大谷翔平もビックリの大車輪だ! 阪神先発のジョー・ガンケル投手(30)が、投打の大活躍で5位DeNAとの差を2に縮めた。「日本生命セ・パ交流戦」の西武戦で、打っては決勝打を含む猛打賞、投げては7回途中1失点で2勝目を挙げた。今季初の先発全員安打&最多17安打の快勝を導き、元阪神の新庄BIGBOSSが甲子園に凱旋(がいせん)する3日からの日本ハム3連戦で一気にテール脱出だ。

    ◇    ◇    ◇  

ガンケルが自らのバットで打線に火を付けた。0-0で進み、この回もまた無得点かと思われた4回2死二塁。西武隅田の145キロを完璧に捉えた打球が、中堅愛斗の頭上を越えた。「何とかチームメートをかえそうと、思いっきり振りにいきました」。来日3年目で初打点となる先制の適時二塁打で点火してもらった打線は、この回さらに2点を追加。それまで9安打を放ちながら拙攻の連続で決定力不足だった打線に“喝”を入れる一撃で、試合の流れをガラリと変えた。

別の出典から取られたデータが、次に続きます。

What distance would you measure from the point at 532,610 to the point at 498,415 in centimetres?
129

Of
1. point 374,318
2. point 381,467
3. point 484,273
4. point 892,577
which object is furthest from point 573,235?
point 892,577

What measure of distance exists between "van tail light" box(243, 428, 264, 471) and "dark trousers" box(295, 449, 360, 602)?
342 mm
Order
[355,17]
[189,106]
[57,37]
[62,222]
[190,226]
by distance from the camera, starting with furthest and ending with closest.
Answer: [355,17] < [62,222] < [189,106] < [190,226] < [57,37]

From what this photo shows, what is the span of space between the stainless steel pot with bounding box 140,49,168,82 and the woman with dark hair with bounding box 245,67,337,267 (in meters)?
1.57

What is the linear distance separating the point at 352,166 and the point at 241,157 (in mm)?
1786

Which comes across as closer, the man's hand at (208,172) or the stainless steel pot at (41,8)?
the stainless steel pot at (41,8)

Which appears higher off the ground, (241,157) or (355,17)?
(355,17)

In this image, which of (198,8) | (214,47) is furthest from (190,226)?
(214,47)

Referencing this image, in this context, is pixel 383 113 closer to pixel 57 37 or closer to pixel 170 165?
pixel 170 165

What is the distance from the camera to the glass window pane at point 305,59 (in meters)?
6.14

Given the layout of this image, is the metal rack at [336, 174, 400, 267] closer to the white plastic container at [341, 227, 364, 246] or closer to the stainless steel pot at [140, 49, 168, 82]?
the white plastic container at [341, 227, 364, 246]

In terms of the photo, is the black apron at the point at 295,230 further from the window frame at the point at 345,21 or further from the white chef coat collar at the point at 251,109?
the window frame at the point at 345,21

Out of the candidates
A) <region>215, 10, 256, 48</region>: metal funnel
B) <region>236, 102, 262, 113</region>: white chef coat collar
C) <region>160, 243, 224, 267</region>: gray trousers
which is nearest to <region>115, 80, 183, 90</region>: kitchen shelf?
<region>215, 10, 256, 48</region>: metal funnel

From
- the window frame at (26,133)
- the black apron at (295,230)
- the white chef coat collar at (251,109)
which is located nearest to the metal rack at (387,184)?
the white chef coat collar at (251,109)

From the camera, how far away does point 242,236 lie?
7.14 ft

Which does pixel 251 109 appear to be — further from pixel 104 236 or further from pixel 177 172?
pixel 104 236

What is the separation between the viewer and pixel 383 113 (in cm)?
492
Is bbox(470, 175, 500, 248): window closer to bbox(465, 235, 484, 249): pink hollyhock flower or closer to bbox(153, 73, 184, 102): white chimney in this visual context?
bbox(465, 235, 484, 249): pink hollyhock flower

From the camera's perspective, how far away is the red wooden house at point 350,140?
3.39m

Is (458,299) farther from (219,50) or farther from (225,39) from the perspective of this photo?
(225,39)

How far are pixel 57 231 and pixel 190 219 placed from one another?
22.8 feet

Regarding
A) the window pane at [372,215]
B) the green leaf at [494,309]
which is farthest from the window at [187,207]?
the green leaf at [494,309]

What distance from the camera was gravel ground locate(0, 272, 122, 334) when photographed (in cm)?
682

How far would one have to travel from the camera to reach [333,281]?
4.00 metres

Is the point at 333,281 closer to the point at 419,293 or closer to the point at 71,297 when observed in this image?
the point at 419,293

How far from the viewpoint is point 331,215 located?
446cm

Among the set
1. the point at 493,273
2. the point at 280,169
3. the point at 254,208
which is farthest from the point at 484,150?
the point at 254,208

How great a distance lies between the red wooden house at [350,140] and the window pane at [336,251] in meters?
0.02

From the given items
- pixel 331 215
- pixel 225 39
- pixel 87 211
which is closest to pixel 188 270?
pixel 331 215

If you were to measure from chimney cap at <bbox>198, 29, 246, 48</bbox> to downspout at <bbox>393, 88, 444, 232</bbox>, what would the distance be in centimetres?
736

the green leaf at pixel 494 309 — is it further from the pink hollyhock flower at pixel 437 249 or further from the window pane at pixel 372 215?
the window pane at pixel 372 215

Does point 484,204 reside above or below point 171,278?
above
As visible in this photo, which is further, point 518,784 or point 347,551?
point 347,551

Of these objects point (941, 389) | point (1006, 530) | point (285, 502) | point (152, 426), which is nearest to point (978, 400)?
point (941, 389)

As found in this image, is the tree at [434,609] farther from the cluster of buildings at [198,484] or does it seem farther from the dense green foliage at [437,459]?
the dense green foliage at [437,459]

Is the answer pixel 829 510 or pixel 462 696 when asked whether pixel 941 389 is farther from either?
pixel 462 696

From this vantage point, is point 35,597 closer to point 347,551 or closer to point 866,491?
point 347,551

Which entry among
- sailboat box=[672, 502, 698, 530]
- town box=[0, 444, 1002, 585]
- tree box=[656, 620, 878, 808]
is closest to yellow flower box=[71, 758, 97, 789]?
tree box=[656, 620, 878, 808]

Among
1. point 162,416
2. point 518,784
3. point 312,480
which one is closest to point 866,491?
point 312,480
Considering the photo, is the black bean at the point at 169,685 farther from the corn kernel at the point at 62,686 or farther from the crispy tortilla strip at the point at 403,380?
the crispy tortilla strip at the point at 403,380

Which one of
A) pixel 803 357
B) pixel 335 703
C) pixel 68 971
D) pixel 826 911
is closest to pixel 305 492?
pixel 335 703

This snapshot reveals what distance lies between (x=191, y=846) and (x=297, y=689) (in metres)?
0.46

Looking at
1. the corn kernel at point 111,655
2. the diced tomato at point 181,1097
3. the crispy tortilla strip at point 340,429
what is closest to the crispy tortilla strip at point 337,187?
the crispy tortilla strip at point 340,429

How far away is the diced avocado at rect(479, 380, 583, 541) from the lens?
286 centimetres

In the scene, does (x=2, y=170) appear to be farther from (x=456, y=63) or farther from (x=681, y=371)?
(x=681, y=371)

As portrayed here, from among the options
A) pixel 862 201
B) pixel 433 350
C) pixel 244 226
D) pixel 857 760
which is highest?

恐怖の9番は止まらない。3点リードの6回にはボーの変化球を中前へ。2回の第1打席でも右前打を放ち、来日初の3安打だ。阪神投手の猛打賞は、16年8月25日DeNA戦でメッセンジャーが3安打して以来6年ぶりで、交流戦では球団史上初。個人では高校以来の3安打だという。自身3試合連続安打で、打率を3割5分7厘まで上げた。

「ピッチャーがヒットを打って出塁するときは、チームに流れをもたらすことができる。攻撃面でも貢献できて良かった」

投手へ本格的に取り組んだのは高校からで、もともとは野手志望だった。「最初は外野手がやりたかったので断っていたけど、(高校の)コーチに投げさせられて」と苦笑い。だが、次第に投手としての能力を開花させ、「年を重ねるにつれて、バッティングよりピッチングの方が楽しくなったんだ。コーチには感謝してるよ」。投手としてプロの道に進んだが、持ち前の打撃技術は健在だった。

本業の投手では7回途中5安打1失点の快投。4月24日の敵地ヤクルト戦以来、約1カ月ぶりの2勝目を挙げ、パ・リーグ相手に3度目の登板で交流戦初勝利をつかんだ。お立ち台では打撃については「あまり期待しないでください」と笑いを誘った。それでも「次の登板もしっかり投げて、バッティングでもいい結果が出れば」と、次戦でも海の向こうの大谷もビックリな二刀流の活躍を誓った。

今季初の先発全員安打で今季最多の17安打をけん引。チームは2カード連続の勝ち越しで、5位DeNAに2ゲーム差まで最接近した。3日からは甲子園で新庄BIGBOSS軍団を迎え撃つ。最高の弾みがついた。【古財稜明】

▼投手のガンケルが3安打。投手の猛打賞は今年3月26日森下(広島)以来だが、阪神では16年8月25日メッセンジャー以来6年ぶり。ガンケルの2本目は先制打で、投手がV打を含む猛打賞は08年8月17日吉見(横浜)以来となり、阪神では90年6月16日キーオが巨人戦で記録して以来32年ぶり。また交流戦で投手の猛打賞は10年5月15日涌井(西武)以来2人目でセ・リーグの投手は初めて。